+++ Task inputs

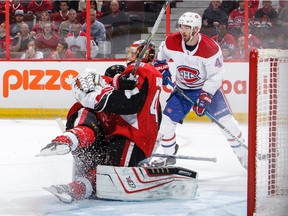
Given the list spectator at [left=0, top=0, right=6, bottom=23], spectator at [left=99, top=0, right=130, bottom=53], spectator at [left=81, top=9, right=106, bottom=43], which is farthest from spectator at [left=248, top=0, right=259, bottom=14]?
spectator at [left=0, top=0, right=6, bottom=23]

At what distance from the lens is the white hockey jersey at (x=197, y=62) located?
17.4 feet

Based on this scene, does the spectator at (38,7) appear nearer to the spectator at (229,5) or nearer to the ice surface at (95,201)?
the ice surface at (95,201)

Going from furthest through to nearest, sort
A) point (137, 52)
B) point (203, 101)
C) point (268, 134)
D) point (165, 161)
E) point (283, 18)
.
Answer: point (283, 18) < point (165, 161) < point (203, 101) < point (137, 52) < point (268, 134)

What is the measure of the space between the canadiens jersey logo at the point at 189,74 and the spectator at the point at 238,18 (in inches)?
110

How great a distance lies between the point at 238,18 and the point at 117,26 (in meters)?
1.20

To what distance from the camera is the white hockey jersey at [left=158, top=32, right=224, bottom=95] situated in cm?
529

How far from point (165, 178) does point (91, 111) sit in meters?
0.50

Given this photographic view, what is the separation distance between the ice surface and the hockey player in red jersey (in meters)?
0.17

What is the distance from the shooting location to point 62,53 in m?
8.27

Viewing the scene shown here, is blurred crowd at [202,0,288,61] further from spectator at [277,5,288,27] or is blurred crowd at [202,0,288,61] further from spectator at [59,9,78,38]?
spectator at [59,9,78,38]

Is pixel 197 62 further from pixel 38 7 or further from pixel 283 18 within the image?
pixel 38 7

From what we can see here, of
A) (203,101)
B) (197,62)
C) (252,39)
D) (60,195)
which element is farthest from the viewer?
(252,39)

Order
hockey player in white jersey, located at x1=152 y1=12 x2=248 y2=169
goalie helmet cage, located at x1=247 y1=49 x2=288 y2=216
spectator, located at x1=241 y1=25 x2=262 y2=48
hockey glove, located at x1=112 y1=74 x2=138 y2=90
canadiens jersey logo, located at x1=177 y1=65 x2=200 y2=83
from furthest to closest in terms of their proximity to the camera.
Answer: spectator, located at x1=241 y1=25 x2=262 y2=48 → canadiens jersey logo, located at x1=177 y1=65 x2=200 y2=83 → hockey player in white jersey, located at x1=152 y1=12 x2=248 y2=169 → hockey glove, located at x1=112 y1=74 x2=138 y2=90 → goalie helmet cage, located at x1=247 y1=49 x2=288 y2=216

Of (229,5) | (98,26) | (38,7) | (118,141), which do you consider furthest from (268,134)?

++++++

• Task to carry out: How many lines in the rows above contain the word "further"? Reply with the number alone.

• Problem solution: 2